If the company later sells the Bitcoin for £6,000, the £1,000 gain is treated as a chargeable gain and taxed accordingly.
Holding crypto as an investment
If your company buys and holds crypto as a long-term investment, any increase or decrease in value is treated as a chargeable gain or loss rather than trading income.
When the company disposes of the crypto (by selling or exchanging it), the gain or loss is calculated based on the difference between the purchase cost and the disposal value.
Gains are subject to Corporation Tax, while losses can usually be offset against other chargeable gains.
Companies must also follow UK GAAP or IFRS accounting standards, valuing crypto assets at fair value and recognising any revaluations through profit or loss.
Mining and staking
If a company mines or stakes cryptocurrency, HMRC assesses the activity to determine whether it amounts to a trade.
If mining or staking is carried out on a commercial scale and with the intention of making a profit, income is treated as trading income.
If it is not trading activity, the crypto received is still taxable as miscellaneous income when earned and subject to Corporation Tax.
When the mined or staked crypto is later sold, any change in value since receipt is treated as a chargeable gain.
Paying employees in cryptocurrency
If a company pays staff in cryptocurrency, HMRC treats it as employment income. You must:
Convert the value of the crypto to pounds on the payment date.
Deduct Income Tax and National Insurance through PAYE, as if the employee were paid in cash.
Record the payment value as a business expense for Corporation Tax purposes.
If directors or employees receive crypto as part of a remuneration package, this may also need to be reported to HMRC on a P11D form if it is classed as a benefit in kind.
Accounting for crypto in company books
Crypto assets must be recorded in company accounts at their fair market value in pounds sterling. Most companies treat them as intangible fixed assets under accounting standards, though the exact classification can vary depending on how the crypto is used.
Revaluations due to price fluctuations should be reflected in profit and loss statements, and supporting documentation should include:
Dates and values of all acquisitions and disposals.

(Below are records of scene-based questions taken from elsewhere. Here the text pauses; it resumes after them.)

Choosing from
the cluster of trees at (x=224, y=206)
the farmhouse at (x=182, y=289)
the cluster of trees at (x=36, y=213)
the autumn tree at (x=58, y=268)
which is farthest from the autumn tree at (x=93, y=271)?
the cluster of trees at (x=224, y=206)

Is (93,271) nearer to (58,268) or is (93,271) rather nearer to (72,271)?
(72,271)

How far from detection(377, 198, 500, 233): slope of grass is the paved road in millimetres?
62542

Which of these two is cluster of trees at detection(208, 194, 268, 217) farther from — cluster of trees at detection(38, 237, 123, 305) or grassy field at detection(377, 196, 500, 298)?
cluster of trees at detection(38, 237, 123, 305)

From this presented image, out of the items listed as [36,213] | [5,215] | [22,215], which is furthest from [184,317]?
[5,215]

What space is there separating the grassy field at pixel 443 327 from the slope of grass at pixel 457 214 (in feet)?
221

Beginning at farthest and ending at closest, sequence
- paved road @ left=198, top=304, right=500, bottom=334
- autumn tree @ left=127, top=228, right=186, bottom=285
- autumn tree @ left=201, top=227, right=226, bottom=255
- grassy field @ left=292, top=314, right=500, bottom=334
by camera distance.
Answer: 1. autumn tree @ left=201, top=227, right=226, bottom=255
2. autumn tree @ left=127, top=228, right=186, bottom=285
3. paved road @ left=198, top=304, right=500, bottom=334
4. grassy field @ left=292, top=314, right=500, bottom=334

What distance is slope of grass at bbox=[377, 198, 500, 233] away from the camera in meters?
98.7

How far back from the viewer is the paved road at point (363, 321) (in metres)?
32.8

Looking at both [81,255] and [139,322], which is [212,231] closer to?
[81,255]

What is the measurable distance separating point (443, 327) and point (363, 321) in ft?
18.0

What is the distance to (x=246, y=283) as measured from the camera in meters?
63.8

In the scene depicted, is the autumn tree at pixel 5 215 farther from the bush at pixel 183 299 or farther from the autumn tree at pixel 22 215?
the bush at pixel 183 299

Exchange rates used for conversions.
Transaction IDs and wallet details.
Accurate and transparent accounting is essential, as HMRC can request these records during a compliance review.
Record keeping requirements
HMRC requires companies to keep comprehensive records for all crypto transactions, including:
The type and quantity of crypto asset.
The date and value of each transaction in pounds.
The purpose of the transaction (trade, payment, investment).
The counterparties involved (exchange, wallet, or customer).
Records must be kept for at least six years after the end of the accounting period. Failing to maintain accurate records can result in penalties or difficulties proving costs and valuations.
Example scenario
A UK tech company accepts payment in Bitcoin for software services. During the year, it receives 1 BTC when the value is £25,000.
The company recognises £25,000 as income for Corporation Tax.
Six months later, it sells the Bitcoin for £28,000, creating a £3,000 gain.
The £3,000 gain is added to the company’s profits and taxed at 25 percent (£750 tax).
If the Bitcoin had fallen to £22,000 instead, the £3,000 loss could be offset against other capital gains.
Common mistakes to avoid
Recording crypto transactions in the wrong currency or at incorrect values.
Failing to convert crypto amounts to pounds at the time of the transaction.
Treating crypto as cash or foreign currency (it is classified as an asset, not currency).
Ignoring Corporation Tax obligations for crypto gains.
Mixing personal and company crypto wallets.
Conclusion
For UK companies, cryptocurrency is treated as an asset, not money. Profits from trading, payments, or disposals are subject to Corporation Tax, while crypto received for goods, services, or mining must be valued in pounds at the time of receipt.
Accurate record keeping and correct valuation are crucial for compliance. With HMRC paying increasing attention to digital assets, companies that use or hold crypto should seek advice from an accountant familiar with both crypto and UK tax law to ensure that all transactions are reported correctly.